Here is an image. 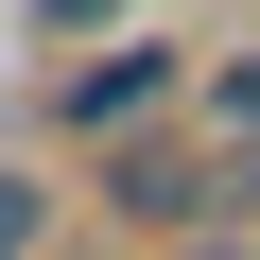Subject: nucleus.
<instances>
[{
    "instance_id": "obj_1",
    "label": "nucleus",
    "mask_w": 260,
    "mask_h": 260,
    "mask_svg": "<svg viewBox=\"0 0 260 260\" xmlns=\"http://www.w3.org/2000/svg\"><path fill=\"white\" fill-rule=\"evenodd\" d=\"M174 104H191V52H174V35H121V52H87V70L52 87V139L121 156V139H156Z\"/></svg>"
},
{
    "instance_id": "obj_2",
    "label": "nucleus",
    "mask_w": 260,
    "mask_h": 260,
    "mask_svg": "<svg viewBox=\"0 0 260 260\" xmlns=\"http://www.w3.org/2000/svg\"><path fill=\"white\" fill-rule=\"evenodd\" d=\"M191 104H208V139H260V52H208Z\"/></svg>"
},
{
    "instance_id": "obj_3",
    "label": "nucleus",
    "mask_w": 260,
    "mask_h": 260,
    "mask_svg": "<svg viewBox=\"0 0 260 260\" xmlns=\"http://www.w3.org/2000/svg\"><path fill=\"white\" fill-rule=\"evenodd\" d=\"M52 243V174H18V156H0V260H35Z\"/></svg>"
},
{
    "instance_id": "obj_4",
    "label": "nucleus",
    "mask_w": 260,
    "mask_h": 260,
    "mask_svg": "<svg viewBox=\"0 0 260 260\" xmlns=\"http://www.w3.org/2000/svg\"><path fill=\"white\" fill-rule=\"evenodd\" d=\"M174 260H243V243H174Z\"/></svg>"
}]
</instances>
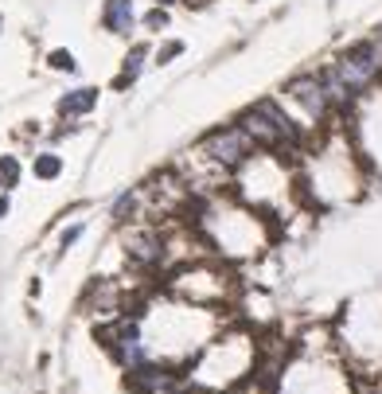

++++++++

### TASK PROMPT
Which lines in the data above contain the string "http"? List each of those lines in full.

### SOLUTION TO THE EXERCISE
    "mask_svg": "<svg viewBox=\"0 0 260 260\" xmlns=\"http://www.w3.org/2000/svg\"><path fill=\"white\" fill-rule=\"evenodd\" d=\"M174 104H191V52H174V35H121V52H87V70L52 87V139L121 156V139H156Z\"/></svg>"
    "mask_svg": "<svg viewBox=\"0 0 260 260\" xmlns=\"http://www.w3.org/2000/svg\"><path fill=\"white\" fill-rule=\"evenodd\" d=\"M191 104H208V139H260V52H208Z\"/></svg>"
    "mask_svg": "<svg viewBox=\"0 0 260 260\" xmlns=\"http://www.w3.org/2000/svg\"><path fill=\"white\" fill-rule=\"evenodd\" d=\"M52 243V174H18V156H0V260H35Z\"/></svg>"
    "mask_svg": "<svg viewBox=\"0 0 260 260\" xmlns=\"http://www.w3.org/2000/svg\"><path fill=\"white\" fill-rule=\"evenodd\" d=\"M174 260H243V243H174Z\"/></svg>"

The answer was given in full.